Rüya insanın ruhsal yapısının bir özelliğidir. Allahü Teâlâ, rüya görme özelliğiyle de insanın bilgi edinmesini mümkün kılmıştır. Kur’an’da rüya kavramı pek çok ayette geçmektedir. Özellikle Hz. İbrahim’in oğlu İsmail’i boğazladığını gördüğü rüyaları, Hz. Yusuf’un kardeşleriyle ilgili rüyası ve zindandaki arkadaşlarının rüyaları, Efendimiz Hazreti Muhammed (sav)’in rüyaları ve bu rüyaların sonuçları, rüya kavramının önemini göstermektedir. Bilindiği üzere Allah Resulüne vahiy ilk dönem rüya şeklinde gelmiş ve gördüğü rüyalar da tahakkuk etmiştir. Müminlerin de, Kur’an’a ve Sünnet’e aykırı olmayan rüyalarını, sahih, ilâhî bir uyarı, bir ikaz, bir bilgilendirme, bir işaret kabul etmelerinde bir mahsur olmasa gerektir. Ancak insanların gördükleri rüya ile başkalarının amel etmesini istemeleri doğru bir davranış değildir.

“İż yurîkehumu Allâhu fî menâmike kalîlâ… / Allah sana uykunda onları az gösteriyordu…” âyetin inzal bağlamından çıkarak, ifadeye baktığımızda şunu da görüyoruz: Allahü Teâlâ, herhangi bir hakikati dilediği kuluna baş gözüyle gösterdiği gibi, baş gözü olmadan, uyku halindeyken, rüya âleminde de göstermektedir. Dış âlemdeki bir gerçekliğin Efendimize rüya âleminde gösterilmesi ve gösterilen şeyin (âyette düşman ordusu) nesnel gerçekliğinden farklı olarak gösterilmesi, -düşmanın sayısal çokluğunun azlık olarak gösterilmesi- ilâhî yardımın hikmetli ve farklı bir örneğidir. “…velev erâkehum keśîran lefeşiltum veletenâza’tum fî-l-emri…/…Çok göstermiş olsaydı, yılacak ve bu hususta çekişmeye başlayacaktınız…” Yine bağlamından uzaklaşıp baktığımızda âyetin bu kısmında da şunu görüyoruz: İster baş gözüyle isterse rüyada gerçekleşsin, görme fiili insanın kararlarını ve eylemlerini ortaya çıkaran önemli özelliğidir.   “…velâkinna Allâhe selleme innehu ‘alîmun biżâti-ssudûr./…fakat Allah sizi kurtardı; çünkü O kalplerde olanı bilir.” Ohalde insan baş gözüne yahut rüyasına değil, öncelikle Allah’a güvenmeli, şeytandan, şeytanî olandan, vesveseden, kuruntudan, O’na sığınmalı ve Allah’ın kişinin kalbini de gördüğünü, bildiğini aklından çıkarmadan yaşamaya gayret etmelidir.

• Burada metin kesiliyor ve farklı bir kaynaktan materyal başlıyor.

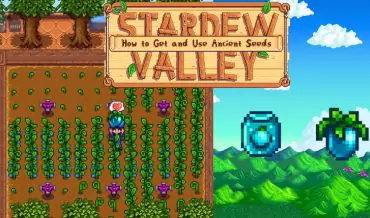 Stardew Valley: How to Get and Use Ancient Seeds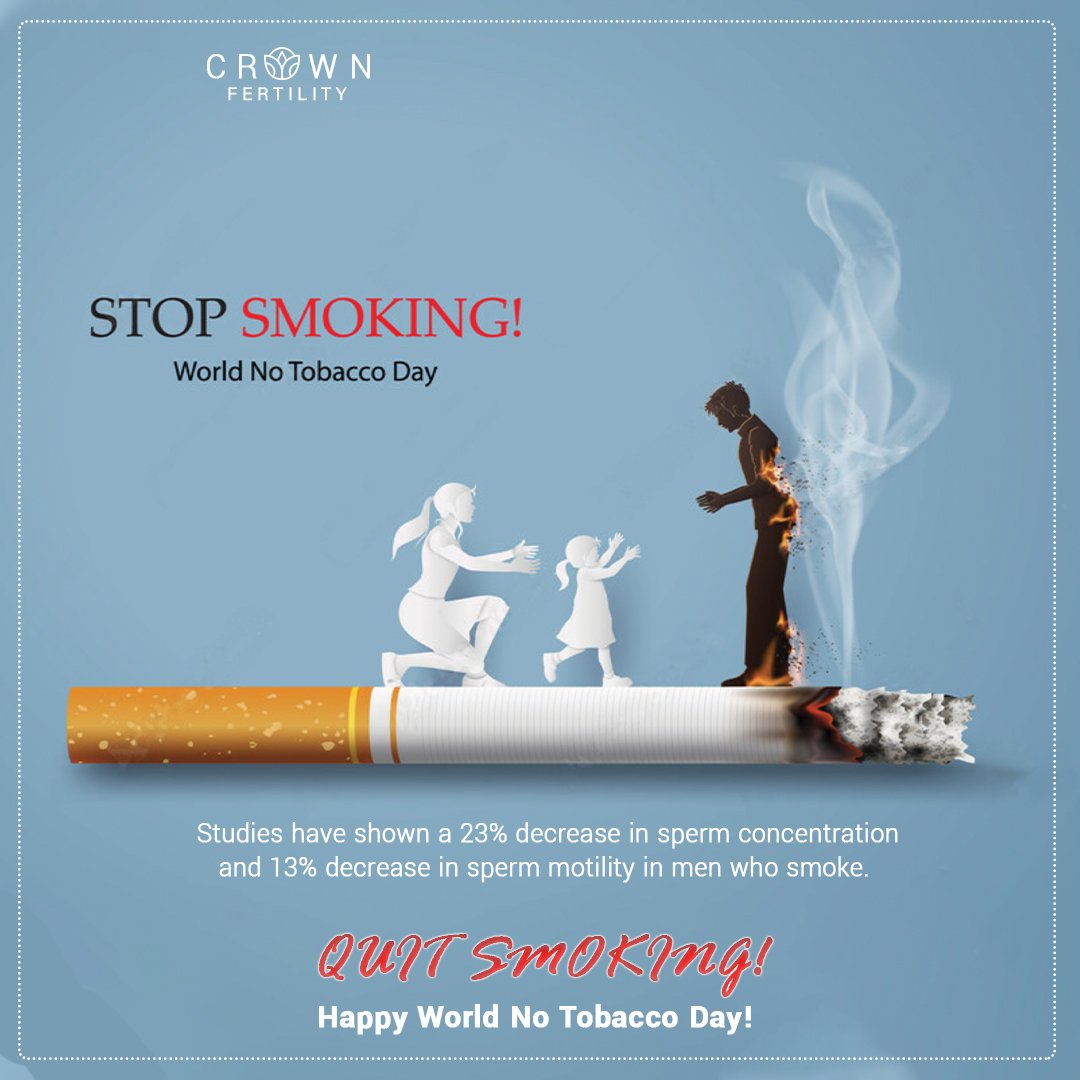 CrownfertilityU's tweet image. Smoking/Tobacco leads to many kinds of health issues one of them is Infertility.
Put a positive step to &quot;Say NO Tobacco&quot;

 #maleinfertility #SpermProblem #infertilityawareness #infertilitysupport #infertility #pregnancy #menshealthweek #menshealthawareness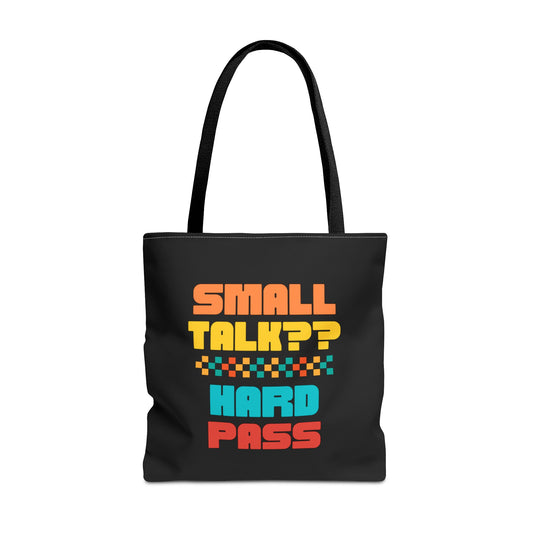 SMALL TALK?  HARD PASS- AOP Tote Bag "The Tote Your Backpack Warned You About"
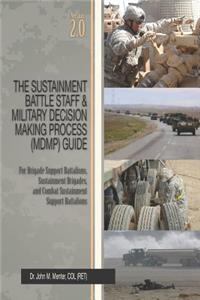 The Sustainment Battle Staff & Military Decision Making Process (MDMP) Guide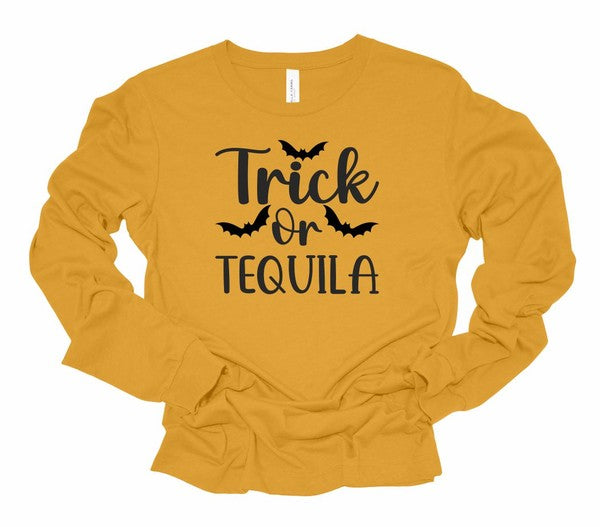 Trick or Tequila Long Sleeve Tee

Sonuç: Rüya nihayet kişiye özeldir. Bu özel durumla ilgili gerek dinî gerek lâdinî pek çok yazı ve kitap yazılmış, bilimsel çalışma yapılmıştır. İslâmî kaynaklar ilâhî ve nefsanî (şeytanî); iyi ve kötü rüyaların varlığını kabul etmişlerdir. Bilinçaltı denilen rüya biçimi de belli bir gerçekliğe sahiptir. Fakat bu tür rüyalar günlük olayların zihinde bir yansıması kabul edilmekte ve özel bir anlam yüklenmemektedir. Kur’an’a ve Sünnete aykırı olmayan rüyalara ise önem atfedilmiş, bazı bilgilerin rüya yoluyla elde edilebileceği kabul edilmiştir. Buna rağmen rüyaların dînen insanları bağlayıcı ve hüküm ifade eden bir yanın olmadığı bilinmelidir. İslâm bilginleri dini mahiyette görülen rüyaların sadece sahiplerini bağlayacağı konusunda hemfikirdirler.